Americana registra melhora em ranking de saneamento básico

Apesar da melhora, cidade ainda não se recuperou da piora provocada por problemas operacionais no sistema de tratamento de esgoto


Americana voltou a se aproximar da universalização do saneamento básico, mas ainda não se recuperou da piora provocada por problemas operacionais no sistema de tratamento de esgoto.
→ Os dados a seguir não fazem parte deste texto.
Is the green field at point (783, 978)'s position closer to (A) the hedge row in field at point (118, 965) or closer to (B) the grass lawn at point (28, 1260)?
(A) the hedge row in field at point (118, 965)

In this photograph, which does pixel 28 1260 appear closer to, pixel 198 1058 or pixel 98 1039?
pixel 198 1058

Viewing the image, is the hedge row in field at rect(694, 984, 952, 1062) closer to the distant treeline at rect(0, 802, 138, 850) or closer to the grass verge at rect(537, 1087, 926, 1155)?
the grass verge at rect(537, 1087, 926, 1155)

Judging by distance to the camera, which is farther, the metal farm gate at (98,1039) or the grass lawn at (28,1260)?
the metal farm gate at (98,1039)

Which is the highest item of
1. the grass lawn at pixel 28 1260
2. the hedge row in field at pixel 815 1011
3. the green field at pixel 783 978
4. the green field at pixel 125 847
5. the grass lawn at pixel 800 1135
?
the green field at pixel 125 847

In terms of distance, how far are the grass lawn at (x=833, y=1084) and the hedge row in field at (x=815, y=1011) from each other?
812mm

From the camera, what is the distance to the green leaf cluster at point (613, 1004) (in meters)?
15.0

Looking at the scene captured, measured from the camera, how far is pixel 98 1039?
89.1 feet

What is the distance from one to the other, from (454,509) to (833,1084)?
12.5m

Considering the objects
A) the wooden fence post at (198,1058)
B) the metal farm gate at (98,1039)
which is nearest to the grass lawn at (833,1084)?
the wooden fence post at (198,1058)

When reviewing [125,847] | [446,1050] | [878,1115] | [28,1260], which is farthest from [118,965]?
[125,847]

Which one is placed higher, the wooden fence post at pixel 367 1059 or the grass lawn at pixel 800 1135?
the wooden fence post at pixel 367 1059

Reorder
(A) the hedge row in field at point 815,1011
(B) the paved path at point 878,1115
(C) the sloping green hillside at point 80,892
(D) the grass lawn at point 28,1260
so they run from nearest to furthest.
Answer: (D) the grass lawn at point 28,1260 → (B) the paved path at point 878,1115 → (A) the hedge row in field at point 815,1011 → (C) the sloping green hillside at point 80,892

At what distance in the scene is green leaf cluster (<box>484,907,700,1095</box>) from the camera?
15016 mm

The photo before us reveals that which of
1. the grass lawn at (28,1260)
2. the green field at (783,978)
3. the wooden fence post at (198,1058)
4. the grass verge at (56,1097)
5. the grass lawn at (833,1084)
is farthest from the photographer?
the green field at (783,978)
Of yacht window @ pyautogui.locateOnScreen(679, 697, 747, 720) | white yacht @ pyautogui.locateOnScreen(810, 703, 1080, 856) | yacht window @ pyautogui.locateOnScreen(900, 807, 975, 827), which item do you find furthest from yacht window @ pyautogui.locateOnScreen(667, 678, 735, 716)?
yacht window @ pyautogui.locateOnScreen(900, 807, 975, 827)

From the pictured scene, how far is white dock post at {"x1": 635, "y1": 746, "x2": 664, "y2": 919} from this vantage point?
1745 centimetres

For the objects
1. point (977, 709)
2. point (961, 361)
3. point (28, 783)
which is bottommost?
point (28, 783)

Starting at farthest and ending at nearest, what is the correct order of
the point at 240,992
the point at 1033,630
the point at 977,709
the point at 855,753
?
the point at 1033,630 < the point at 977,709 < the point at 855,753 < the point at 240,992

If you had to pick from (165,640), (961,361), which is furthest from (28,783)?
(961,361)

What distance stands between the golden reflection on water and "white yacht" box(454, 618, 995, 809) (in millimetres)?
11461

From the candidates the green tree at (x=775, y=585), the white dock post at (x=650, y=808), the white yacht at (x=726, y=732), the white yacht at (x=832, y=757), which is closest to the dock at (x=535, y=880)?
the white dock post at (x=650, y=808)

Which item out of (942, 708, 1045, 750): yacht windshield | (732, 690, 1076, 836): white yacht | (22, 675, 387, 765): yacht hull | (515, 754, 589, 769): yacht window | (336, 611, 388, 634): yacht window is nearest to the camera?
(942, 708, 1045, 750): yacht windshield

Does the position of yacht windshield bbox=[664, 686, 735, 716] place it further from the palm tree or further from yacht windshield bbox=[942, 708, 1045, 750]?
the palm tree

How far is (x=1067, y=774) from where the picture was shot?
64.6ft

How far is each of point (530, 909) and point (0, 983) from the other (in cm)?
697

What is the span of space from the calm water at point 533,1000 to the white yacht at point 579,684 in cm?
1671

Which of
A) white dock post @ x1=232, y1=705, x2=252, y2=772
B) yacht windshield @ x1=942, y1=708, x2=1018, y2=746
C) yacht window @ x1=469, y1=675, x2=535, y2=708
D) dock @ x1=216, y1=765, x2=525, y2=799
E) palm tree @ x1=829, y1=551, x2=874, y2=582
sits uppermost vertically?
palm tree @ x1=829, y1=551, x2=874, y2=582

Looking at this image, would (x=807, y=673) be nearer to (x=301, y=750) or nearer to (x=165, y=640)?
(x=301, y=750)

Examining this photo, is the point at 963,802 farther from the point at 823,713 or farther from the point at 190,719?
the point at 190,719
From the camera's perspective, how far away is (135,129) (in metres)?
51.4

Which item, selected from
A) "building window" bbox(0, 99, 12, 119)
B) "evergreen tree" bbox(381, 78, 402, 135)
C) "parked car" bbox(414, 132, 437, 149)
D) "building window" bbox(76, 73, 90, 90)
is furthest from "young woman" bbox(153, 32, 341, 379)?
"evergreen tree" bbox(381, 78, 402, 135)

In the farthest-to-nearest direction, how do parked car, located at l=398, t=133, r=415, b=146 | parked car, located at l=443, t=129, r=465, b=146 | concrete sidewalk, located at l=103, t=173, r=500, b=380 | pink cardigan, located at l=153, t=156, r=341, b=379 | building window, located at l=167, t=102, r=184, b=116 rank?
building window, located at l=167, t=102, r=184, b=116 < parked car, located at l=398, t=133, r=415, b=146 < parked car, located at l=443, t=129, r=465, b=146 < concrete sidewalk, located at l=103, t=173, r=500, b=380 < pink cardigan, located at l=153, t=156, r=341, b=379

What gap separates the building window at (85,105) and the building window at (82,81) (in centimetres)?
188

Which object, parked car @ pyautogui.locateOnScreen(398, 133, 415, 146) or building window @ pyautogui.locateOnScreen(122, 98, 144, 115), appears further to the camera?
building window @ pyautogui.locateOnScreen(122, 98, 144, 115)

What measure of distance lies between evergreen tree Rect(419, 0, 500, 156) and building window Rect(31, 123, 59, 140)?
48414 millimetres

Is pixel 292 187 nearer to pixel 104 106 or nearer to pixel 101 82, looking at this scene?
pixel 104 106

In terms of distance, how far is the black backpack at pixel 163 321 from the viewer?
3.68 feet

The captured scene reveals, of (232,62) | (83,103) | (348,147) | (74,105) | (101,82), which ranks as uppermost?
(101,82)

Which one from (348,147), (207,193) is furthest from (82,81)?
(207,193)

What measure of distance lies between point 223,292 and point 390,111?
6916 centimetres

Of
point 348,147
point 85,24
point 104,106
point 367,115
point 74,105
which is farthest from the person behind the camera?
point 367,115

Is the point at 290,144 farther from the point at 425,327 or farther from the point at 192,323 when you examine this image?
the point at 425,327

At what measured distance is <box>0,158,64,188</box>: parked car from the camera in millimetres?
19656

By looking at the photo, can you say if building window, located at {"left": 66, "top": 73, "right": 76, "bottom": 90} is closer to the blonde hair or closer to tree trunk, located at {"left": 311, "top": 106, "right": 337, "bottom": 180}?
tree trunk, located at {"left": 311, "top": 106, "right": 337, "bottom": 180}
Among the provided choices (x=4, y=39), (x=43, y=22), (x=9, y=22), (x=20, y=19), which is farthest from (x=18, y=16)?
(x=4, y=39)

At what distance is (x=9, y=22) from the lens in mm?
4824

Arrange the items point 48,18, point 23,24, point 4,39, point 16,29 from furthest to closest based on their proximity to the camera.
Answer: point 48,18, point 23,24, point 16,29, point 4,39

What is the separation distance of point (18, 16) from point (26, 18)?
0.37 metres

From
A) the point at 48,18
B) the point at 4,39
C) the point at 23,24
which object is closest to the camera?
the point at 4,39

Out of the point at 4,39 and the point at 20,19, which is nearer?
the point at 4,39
Isso é o que mostra o Ranking da Universalização do Saneamento 2019 produzido pela ABES (Associação Brasileira de Engenharia Ambiental) com dados do Ministério das Cidades de 2017. O estudo foi divulgado em junho.

Foto: Suzy Coutinho / Prefeitura de Americana_8.5.2019
ETE Balsa-Gruta deve aumentar percentual de tratamento para 70%

O ranking analisa fatores como abastecimento de água, destinação de resíduos, coleta e tratamento de esgoto – e é nesse último quesito que Americana registrou forte queda em 2016 com leve melhora em 2017.

Em 2015, a cidade havia alcançado a pontuação 79,60 nesse aspecto (a escala vai até 100). No ano seguinte, o tratamento de esgoto caiu para 46,05, o que fez com que o município deixasse de ser classificado como “rumo à universalização” (segunda melhor categoria no ranking) e fosse rebaixado à “empenho para a universalização” (terceira categoria).

No ranking mais recente, Americana conseguiu aumentar o tratamento para 54,60 e voltou à segunda categoria, mas está longe do desempenho observado dois anos antes.

O DAE (Departamento de Água e Esgoto) apontou três questões operacionais que provocaram a queda no ranking – no período, houve problemas no coletor tronco do Quilombo, em algumas elevatórias de esgoto dentro da malha do sistema e também a inoperância intermitente da elevatória do Torino.

“Em 2018, o departamento investiu na melhoria da capacidade de bombeamento de elevatórias, concluiu obras de recuperação de coletores e atendeu Termos de Ajustamento de Conduta para eliminação de lançamento de esgoto ‘in natura’ no Ribeirão Quilombo. Os percentuais para o ano-base de 2018 ficarão com valores de 60%”, justificou.

Atualmente, está em construção a ETE (Estação de Tratamento de Esgoto) Balsa-Gruta, que deve aumentar esse percentual para pelo menos 70% quando entrar em operação, no segundo semestre de 2020.

Na região

Hortolândia e Nova Odessa registraram os melhores índices e são as únicas da região na primeira categoria do ranking, “rumo à universalização”. Hortolândia alcançou 498,83 dos 500 pontos disponíveis na classificação e disse que vai completar a universalização até 2020. Nova Odessa fez 494,51 pontos.

Santa Bárbara d’Oeste fez 474,11 pontos e aparece na categoria “compromisso com universalização”. “O compromisso da administração é alcançar 100% do esgoto tratado até 2020. Com a entrega da ETE Toledos 2 o município chega a 80% de esgoto tratado e com a conclusão da ETE Barrocão alcançará os 100%”, afirmou.

Sumaré aparece com o pior índice da região, puxado pelo tratamento de esgoto, com 26,05 pontos. A concessionária BRK Ambiental avaliou que o ranking mostra evolução gradativa dos serviços de esgoto na cidade e que há um ciclo de investimentos que devem melhorar o saneamento na cidade.